The problem was, the museum didn’t actually own David’s picture. He had promised his “Horta” to the museum in 1970 and gave the museum a 10% fractional interest in the painting in 1991. Presumably, it’s been gracing the collector’s home, rather than the museum’s walls, ever since its four-month stint at the inaugural installation of the museum’s new Taniguchi-designed facility.
I have e-mailed MoMA, asking whether the “Horta” will return to its owner after it briefly sees the light of day in this summer’s nine-work Rockefeller show. (I’ll update here, if and when I get MoMA’s answer.)
This puzzlingly fleeting “intimate installation,” as MoMA calls it, may have less to do with delighting the public than with satisfying the IRS’s new fractional-gift requirements for periodic physical possession by the museum.
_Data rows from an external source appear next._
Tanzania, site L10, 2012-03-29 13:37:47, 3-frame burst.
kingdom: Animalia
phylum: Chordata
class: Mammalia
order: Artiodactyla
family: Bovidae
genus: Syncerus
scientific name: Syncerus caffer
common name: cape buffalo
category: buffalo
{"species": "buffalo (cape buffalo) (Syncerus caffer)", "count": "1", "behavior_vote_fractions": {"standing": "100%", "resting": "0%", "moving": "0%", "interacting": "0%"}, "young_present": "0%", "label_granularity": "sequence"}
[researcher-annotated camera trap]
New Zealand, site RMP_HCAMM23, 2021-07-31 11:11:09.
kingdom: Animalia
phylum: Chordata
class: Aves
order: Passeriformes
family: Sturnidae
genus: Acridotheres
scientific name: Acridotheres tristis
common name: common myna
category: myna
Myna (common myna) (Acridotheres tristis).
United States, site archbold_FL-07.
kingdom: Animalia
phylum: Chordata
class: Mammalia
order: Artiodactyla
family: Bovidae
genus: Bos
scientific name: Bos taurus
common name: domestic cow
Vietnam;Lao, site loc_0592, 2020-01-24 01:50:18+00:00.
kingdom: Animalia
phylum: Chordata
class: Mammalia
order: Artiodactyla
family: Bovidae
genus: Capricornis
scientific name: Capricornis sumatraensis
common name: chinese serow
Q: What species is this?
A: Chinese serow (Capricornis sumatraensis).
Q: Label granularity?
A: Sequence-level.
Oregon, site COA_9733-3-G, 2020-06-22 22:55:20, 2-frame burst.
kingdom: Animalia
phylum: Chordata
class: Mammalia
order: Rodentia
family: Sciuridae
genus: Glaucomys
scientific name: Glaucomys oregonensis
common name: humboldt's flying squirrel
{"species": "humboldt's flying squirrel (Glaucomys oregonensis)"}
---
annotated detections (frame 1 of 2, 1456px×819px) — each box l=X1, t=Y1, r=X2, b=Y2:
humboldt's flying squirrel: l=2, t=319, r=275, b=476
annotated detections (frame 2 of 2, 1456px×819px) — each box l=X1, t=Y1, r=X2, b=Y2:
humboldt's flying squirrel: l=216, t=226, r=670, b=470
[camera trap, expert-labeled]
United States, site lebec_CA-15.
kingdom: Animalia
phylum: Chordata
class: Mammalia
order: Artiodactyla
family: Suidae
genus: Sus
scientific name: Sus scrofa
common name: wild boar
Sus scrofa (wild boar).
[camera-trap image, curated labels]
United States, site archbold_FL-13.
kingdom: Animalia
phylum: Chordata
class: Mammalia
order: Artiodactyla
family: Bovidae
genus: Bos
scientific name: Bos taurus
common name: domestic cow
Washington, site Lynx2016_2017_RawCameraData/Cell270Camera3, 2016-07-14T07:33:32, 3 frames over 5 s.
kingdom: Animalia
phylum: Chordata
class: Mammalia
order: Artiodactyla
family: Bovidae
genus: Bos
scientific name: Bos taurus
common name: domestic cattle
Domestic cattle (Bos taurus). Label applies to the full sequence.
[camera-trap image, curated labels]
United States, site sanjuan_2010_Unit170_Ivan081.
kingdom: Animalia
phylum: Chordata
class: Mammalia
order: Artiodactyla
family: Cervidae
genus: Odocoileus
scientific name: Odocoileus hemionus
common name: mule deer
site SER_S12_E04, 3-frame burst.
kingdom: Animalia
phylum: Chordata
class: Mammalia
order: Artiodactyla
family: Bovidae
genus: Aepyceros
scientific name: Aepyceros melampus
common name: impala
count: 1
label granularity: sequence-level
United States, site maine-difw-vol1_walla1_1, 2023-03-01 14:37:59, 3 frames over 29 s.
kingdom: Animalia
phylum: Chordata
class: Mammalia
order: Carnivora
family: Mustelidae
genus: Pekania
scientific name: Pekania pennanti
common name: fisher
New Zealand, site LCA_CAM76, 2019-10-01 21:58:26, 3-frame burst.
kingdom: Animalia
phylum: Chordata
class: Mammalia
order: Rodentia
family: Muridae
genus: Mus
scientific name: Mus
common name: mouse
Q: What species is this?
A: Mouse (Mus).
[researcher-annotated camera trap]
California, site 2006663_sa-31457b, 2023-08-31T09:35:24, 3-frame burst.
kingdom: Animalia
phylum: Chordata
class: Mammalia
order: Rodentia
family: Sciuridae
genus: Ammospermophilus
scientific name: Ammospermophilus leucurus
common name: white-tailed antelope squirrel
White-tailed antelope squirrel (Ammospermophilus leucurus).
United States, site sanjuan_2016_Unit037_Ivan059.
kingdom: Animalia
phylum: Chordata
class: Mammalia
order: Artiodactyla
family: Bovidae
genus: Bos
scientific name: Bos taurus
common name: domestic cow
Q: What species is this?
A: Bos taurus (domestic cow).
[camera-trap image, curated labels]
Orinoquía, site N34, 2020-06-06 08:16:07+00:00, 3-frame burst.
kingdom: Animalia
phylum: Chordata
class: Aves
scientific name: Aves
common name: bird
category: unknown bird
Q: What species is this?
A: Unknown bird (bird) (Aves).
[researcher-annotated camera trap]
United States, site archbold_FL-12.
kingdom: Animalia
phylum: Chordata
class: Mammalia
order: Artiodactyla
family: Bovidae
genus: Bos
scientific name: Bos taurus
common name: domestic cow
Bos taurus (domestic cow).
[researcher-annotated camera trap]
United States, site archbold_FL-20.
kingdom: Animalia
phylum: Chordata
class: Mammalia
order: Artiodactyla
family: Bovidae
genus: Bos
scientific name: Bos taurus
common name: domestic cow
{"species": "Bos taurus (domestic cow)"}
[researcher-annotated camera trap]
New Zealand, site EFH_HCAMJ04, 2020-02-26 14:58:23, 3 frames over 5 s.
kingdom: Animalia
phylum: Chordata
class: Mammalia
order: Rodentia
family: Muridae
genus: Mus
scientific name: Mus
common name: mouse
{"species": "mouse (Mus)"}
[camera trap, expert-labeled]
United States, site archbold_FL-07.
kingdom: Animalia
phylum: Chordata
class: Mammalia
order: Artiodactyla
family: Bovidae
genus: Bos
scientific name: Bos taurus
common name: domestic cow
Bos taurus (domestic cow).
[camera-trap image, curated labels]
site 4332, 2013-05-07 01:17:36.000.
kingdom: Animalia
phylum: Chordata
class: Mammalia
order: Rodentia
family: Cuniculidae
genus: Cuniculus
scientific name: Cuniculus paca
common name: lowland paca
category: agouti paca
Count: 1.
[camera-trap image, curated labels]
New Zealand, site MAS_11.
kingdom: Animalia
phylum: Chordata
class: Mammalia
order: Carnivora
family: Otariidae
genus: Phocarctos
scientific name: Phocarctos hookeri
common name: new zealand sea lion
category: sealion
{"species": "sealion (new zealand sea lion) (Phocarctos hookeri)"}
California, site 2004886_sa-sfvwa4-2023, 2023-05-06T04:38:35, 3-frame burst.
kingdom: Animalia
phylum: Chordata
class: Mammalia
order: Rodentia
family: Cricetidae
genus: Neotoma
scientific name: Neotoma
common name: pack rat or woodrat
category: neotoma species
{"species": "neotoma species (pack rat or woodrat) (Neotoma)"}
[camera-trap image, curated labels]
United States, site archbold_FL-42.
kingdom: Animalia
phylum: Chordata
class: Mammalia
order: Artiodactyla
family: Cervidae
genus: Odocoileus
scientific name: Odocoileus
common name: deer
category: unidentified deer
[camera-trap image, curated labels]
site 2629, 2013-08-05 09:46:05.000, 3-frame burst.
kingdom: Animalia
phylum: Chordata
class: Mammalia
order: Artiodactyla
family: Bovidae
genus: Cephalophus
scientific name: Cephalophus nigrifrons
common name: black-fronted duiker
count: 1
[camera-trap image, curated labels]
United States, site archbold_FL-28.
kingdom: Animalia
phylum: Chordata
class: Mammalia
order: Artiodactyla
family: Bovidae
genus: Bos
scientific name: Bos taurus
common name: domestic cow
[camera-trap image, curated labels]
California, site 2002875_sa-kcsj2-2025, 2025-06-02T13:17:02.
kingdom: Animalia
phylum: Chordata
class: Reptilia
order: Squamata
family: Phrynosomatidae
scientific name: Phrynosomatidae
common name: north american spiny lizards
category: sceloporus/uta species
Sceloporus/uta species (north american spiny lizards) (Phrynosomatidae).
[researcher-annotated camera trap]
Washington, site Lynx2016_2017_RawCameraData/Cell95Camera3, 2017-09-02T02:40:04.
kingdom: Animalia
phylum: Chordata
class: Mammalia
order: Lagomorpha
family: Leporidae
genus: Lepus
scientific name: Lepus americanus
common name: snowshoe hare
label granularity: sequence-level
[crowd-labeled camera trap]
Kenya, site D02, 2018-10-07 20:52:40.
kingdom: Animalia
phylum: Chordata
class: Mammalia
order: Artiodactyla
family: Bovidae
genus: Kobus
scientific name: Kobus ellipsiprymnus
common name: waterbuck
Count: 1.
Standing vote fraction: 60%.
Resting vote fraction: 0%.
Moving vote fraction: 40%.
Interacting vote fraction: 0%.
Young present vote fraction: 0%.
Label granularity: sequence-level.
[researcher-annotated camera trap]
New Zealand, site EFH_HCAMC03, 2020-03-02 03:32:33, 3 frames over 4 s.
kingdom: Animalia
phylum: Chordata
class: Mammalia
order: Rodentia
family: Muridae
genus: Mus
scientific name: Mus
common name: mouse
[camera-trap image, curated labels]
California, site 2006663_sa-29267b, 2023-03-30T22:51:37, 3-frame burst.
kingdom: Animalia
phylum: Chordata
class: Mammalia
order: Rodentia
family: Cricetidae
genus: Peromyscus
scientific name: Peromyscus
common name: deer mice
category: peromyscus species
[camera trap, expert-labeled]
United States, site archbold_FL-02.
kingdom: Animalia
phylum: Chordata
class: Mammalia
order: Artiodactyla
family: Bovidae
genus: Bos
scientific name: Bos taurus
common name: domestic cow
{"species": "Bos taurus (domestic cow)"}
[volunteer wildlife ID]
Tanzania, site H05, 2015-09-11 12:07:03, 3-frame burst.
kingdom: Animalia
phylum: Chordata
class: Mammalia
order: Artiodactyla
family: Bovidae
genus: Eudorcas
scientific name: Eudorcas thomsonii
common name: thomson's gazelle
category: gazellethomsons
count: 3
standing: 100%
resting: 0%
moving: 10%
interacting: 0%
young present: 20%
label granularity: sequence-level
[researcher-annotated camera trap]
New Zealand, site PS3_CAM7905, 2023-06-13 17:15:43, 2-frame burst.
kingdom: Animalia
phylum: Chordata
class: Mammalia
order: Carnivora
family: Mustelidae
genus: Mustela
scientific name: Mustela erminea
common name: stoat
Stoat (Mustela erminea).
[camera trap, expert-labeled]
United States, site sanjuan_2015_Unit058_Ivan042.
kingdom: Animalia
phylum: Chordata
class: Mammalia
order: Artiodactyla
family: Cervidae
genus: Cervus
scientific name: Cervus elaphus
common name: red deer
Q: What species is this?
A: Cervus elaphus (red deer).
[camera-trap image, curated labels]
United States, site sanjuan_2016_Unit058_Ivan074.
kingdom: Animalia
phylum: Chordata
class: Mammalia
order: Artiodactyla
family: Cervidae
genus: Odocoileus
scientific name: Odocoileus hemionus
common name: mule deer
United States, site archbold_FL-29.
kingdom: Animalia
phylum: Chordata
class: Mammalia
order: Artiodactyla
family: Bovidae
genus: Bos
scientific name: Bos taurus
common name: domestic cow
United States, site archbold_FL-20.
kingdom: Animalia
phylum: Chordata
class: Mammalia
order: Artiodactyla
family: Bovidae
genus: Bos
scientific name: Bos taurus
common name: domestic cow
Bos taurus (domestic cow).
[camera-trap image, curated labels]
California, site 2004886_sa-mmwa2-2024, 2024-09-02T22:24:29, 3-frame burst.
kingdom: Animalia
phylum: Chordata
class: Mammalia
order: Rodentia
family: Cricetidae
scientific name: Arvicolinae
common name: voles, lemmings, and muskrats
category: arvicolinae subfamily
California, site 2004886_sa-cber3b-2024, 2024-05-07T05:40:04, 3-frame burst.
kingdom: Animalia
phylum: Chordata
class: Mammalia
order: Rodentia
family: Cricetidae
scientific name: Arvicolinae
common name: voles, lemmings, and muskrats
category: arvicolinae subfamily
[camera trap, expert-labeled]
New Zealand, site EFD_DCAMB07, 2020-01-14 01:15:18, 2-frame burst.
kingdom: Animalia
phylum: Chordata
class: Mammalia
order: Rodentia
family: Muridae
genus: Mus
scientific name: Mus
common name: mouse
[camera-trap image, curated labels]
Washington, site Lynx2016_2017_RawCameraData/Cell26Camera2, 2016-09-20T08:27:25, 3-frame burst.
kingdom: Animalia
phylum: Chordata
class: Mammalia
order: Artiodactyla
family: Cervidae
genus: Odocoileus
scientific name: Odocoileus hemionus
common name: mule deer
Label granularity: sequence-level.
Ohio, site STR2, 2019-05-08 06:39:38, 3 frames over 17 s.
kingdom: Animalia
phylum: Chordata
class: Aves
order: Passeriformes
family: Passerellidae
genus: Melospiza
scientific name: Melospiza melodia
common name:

UPDATE: Kim Mitchell, MoMA’s communications director, confirmed that David’s “Horta” will leave the building and return to its (fractional) owner after the Aug. 31 close of the show. Where’s that Nelson Picasso when they really need it? Oh right…it’s here, where it’s described as “one of the most significant” works acquired by the Museum Berggruen museum since its 1996 opening in Berlin.